Association of Leisure-Time Physical Activity With Risk of 26 Types of Cancer in 1.44 Million Adults, JAMA Internal Medicine, 16 May 2016
They found that leisure-time physical activity was associated with lower risks of many types of cancer. Take note, however, that exercise increased the risks for prostate cancer and melanoma. There is more to the cancer equation than this study can tell us.
Cancer takes a long time to develop to a stage where it can be diagnosed. While it’s progressing undetected, people might not feel well, may not be engaging in so much physical activity. Which came first? Also, I don’t see that diet was considered. Remember, Harvard said that dairy food was “one of the most consistent dietary predictors for prostate cancer in the published literature.”
Dr. Deborah Proctor had this to say about the study in Medscape:
I can’t make the leap to accept this. What percentage of patients involved suffered from chronic inflammation. Could the conclusion made regarding this be that those affected with significant inflammation didn’t participate in exercise or the study? How about diet? Folks who are more active often have better diets and less pre-existing inflammation. How about repeating the study but include those with active inflammatory conditions and sort by no inflammation, pts on different types of treatments for the pain and inflammation, etc. It also seems like the 13 cancers mentioned may be in the top 15 most commonly diagnosed cancers. Could those who didn’t participate or exercise not do so because they were in the process of developing CA so didn’t feel well enough to exercise. These studies jump to so many conclusions with so many variables not mentioned or accounted for. We want to believe that proper diet and exercise is the panacea for prevention and treatment of every malady but it’s just not so, but we’ll go on wasting money trying to prove it!
The immune system is a big variable in the cancer equation. And inflammation is a product of the immune system. And inflammation is influenced by exercise, but it’s also strongly influenced by diet.
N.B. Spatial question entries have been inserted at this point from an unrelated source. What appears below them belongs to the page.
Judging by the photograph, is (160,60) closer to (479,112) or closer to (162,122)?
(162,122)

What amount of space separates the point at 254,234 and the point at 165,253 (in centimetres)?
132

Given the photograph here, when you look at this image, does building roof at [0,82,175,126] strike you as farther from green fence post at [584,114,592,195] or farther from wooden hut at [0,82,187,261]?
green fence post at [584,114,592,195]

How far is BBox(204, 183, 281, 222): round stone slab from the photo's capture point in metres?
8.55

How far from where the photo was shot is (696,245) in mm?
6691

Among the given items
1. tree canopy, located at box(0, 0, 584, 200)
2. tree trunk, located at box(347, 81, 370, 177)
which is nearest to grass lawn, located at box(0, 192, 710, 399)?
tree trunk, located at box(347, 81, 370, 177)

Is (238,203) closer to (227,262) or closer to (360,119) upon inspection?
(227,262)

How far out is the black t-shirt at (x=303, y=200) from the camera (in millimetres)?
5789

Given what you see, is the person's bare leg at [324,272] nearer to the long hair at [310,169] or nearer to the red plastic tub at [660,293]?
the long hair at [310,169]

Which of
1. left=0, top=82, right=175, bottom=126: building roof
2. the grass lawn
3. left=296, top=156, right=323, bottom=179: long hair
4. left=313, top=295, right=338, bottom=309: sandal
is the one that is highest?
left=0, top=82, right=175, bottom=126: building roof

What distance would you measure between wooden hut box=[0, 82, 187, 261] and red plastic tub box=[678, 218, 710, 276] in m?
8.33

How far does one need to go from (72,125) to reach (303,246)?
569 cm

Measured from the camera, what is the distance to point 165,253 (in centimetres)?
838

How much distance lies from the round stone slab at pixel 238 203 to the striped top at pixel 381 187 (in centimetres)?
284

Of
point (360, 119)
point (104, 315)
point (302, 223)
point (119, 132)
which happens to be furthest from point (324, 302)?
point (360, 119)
Even the lead researcher in this study, Dr. Steven Moore, said that one of the mechanisms thought to influence cancer risk here was inflammation; “[inflammation] is a general cancer risk factor.”
The food industry fights back against evidence showing our poor diets (e.g. red and processed meats, dairy foods) cause cancer by saying we need to exercise more. Michelle Obama’s “Let’s Move” campaign was heartily welcomed by food conglomerates, not so her initial push to get them to reformulate their products. So, whenever I hear about a study that focuses on exercise, especially to the exclusion of diet, red flags go up.
Regarding Dr. Proctor’s last sentence … I do think that a eating a healthful plant-based diet, engaging in moderate exercise, getting adequate sleep, managing stress, and attending to mental health go a long way in preventing many chronic ailments, including cancer.